Through proper and timely planning, parents can provide substantial security and protection for their children with disabilities and also help ensure that they enjoy a good (and hopefully great) quality of life.

BY IRA M. FINGLES, ESQ.

No one likes to think about death. But when children are born, especially those with disabilities, planning ahead can be one of the most loving things a parent will ever do.

Most parents know they should engage in thoughtful planning to ensure the well-being of their loved ones in the event of their death or incapacity. Integral to this process is the establishment of an estate plan that directs such things as who receives the property of a parent who passes away; who will serve as guardian of any minor children; who will act on behalf of a parent who becomes unable to care for him or herself; and usually, the establishment of a "living will" to guide end-of-life decision-making.

IT ADDS UP: People with disabilities sometimes have particular expenses related to their disability, including physician and therapist visits, prescription drugs, over-the-counter medications, drugs, over-the-counter medications, adapted vehicles, prostheses and similar expenses.

Parents of children with disabilities must attend not only to these issues, but also to a host of additional issues related to their child's disabilities. The child may require services and benefits that are available only to people who have limited means; in these cases, leaving assets directly to the child with disabilities may cause more harm than good. Also, the financial needs of children with disabilities may continue throughout their lifetimes, long after the parents have passed away.
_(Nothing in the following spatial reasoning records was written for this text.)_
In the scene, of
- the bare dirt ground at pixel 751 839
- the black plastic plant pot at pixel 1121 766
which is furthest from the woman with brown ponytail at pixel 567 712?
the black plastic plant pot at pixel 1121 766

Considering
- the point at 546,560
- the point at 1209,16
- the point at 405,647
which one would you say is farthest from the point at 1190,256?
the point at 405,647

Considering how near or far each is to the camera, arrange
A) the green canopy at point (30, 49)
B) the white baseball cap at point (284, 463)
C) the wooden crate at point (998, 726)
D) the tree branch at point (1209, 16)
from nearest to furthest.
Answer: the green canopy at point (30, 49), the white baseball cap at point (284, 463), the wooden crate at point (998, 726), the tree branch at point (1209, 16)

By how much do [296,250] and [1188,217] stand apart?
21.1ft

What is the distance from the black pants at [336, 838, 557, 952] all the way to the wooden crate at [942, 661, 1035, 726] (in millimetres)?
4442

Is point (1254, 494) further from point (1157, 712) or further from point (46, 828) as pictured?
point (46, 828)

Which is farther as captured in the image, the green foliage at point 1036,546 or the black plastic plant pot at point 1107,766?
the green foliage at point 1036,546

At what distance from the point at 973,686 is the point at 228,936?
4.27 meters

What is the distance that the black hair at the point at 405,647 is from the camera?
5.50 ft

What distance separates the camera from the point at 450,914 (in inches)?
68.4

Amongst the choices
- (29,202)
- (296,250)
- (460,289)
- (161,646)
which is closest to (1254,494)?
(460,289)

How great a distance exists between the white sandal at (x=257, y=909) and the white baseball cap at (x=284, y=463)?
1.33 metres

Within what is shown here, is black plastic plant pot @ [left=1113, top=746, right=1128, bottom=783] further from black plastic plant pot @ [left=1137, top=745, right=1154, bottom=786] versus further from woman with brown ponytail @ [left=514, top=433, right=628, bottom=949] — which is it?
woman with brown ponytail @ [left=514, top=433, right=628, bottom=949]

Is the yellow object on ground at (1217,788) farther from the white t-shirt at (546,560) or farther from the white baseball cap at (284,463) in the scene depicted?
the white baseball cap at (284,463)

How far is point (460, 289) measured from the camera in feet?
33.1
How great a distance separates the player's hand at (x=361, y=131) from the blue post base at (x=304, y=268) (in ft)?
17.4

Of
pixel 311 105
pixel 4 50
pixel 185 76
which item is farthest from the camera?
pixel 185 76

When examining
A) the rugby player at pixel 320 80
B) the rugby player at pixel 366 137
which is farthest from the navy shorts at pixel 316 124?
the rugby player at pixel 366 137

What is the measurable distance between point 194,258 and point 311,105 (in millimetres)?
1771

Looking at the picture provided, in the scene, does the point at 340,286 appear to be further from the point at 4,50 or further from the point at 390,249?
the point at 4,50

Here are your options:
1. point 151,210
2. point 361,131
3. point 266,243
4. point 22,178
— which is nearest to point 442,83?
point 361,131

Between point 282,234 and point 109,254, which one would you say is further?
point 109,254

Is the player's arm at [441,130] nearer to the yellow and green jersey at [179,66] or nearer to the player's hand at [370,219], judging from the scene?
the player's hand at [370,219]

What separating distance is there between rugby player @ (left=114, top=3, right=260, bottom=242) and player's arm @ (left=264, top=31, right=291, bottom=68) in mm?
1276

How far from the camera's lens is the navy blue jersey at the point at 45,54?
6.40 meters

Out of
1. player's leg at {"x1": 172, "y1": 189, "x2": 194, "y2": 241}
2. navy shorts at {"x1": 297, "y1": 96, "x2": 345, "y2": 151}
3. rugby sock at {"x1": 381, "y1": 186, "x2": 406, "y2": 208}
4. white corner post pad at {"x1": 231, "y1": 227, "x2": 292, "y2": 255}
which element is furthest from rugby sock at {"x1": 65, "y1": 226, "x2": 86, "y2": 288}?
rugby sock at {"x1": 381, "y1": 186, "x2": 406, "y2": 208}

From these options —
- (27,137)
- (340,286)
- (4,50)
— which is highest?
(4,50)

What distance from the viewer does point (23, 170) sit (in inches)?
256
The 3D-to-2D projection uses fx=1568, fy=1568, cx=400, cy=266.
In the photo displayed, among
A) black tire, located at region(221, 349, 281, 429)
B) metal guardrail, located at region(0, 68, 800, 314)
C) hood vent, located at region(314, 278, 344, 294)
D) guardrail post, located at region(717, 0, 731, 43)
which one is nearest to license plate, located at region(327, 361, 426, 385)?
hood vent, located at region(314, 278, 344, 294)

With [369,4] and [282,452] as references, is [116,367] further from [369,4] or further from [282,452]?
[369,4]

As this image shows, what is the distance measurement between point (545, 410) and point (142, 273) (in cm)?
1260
Through proper and timely planning, parents can provide substantial security and protection for their children with disabilities and also help ensure that they enjoy a good (and hopefully great) quality of life.

Estate Planning Documents for Typical Families

Estate Planning for Parents of Children With Disabilities: Overview

An appropriate estate plan should contain, at a minimum, the components specified above. Parents of children with disabilities, however, must consider a host of additional issues. Of paramount importance, specialized planning is required to ensure that adequate financial resources can be left for the benefit of the child with disabilities without jeopardizing access to critical public and private benefits, many of which require the recipient to have very low assets and income. Other specialized considerations arise as well. For example, in many states, specific language is needed in a parent's will to ensure that any guardian appointed under the will is able to continue to serve after the child reaches the age of majority if the child is unable to manage his or her own affairs. Specialized language in a POA can allow the agent to manage not only the parent's affairs, but those of the child with disabilities as well if necessary.

Means-tested Services and Benefits for Individuals With Disabilities

Most children with significant disabilities will require services and supports throughout their lifetimes. The cost of these services is often astronomical and unaffordable for all but the wealthiest families. Fortunately, a wide variety of public benefits and services are available that provide such critically-necessary things as medical care; employment supports or other constructive daily activity; behavioral supports; personal care assistance; and residential services. Cash assistance is also typically available to defray living costs and provide financial security, albeit limited.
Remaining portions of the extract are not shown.